Latin America’s growing biometric technology market
Latin America has become the largest growing market for biometric technology used for identifying individuals and is increasingly being used by the region’s governments, biometric expert Sergio Valdez said at the recent Second International Security Meeting (EISCE) in Quito, Ecuador.
“It is being applied in many Latin American countries” at a rapid rate “precisely because of the volume of the critical mass of inhabitants,” said Valdez, director of business development of the multinational 3M for Latin America.
According to market projections, the global biometric market is expected to grow to about $US10 billion annually between 2030 and 2035, said Valdez.
Valdez spoke on the first day of EISCE, a conference attended by Ecuadorian and international experts to address the issue of public policy in the field of security.
He said that 50 to 60% of the region’s people could be registered in the next four to five years by biometric systems.
Valdez also emphasized how important procedures in managing information security and personal data are, clarifying that it “is not just about getting information about citizens” but also about ensuring “that the data is only used for what it has to be used for”.

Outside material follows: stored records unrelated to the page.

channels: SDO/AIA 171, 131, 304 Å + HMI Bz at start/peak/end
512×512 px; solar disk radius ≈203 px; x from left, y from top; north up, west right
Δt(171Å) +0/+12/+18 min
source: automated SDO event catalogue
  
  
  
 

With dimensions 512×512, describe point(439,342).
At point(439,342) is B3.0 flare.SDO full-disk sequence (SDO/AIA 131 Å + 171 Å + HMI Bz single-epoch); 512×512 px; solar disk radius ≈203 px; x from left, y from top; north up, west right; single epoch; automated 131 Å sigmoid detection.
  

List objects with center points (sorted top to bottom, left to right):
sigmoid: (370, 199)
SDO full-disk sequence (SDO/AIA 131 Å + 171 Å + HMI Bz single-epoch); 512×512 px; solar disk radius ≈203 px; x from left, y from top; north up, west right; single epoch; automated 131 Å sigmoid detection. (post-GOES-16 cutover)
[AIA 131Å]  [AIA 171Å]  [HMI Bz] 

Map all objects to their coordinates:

Governments must take it upon themselves to ensure the secure management of this data, particularly in light of WikiLeaks leaking sensitive data from international spy networks and leaked documents from former US National Security Agency analyst Edward Snowden.
Valdez added that public agencies are showing growing interest in protecting information while also wanting “at the same time, to use what might be available” and “sharing it with other agencies”.
To accomplish this, Valdez said it would require “not only the technology to be able to capture the information of citizens but also to restrict its use”.
The majority of Latin American countries are actively promoting security despite the information exchange being increasingly used to secure borders, track criminals and achieve other functions, said Valdez.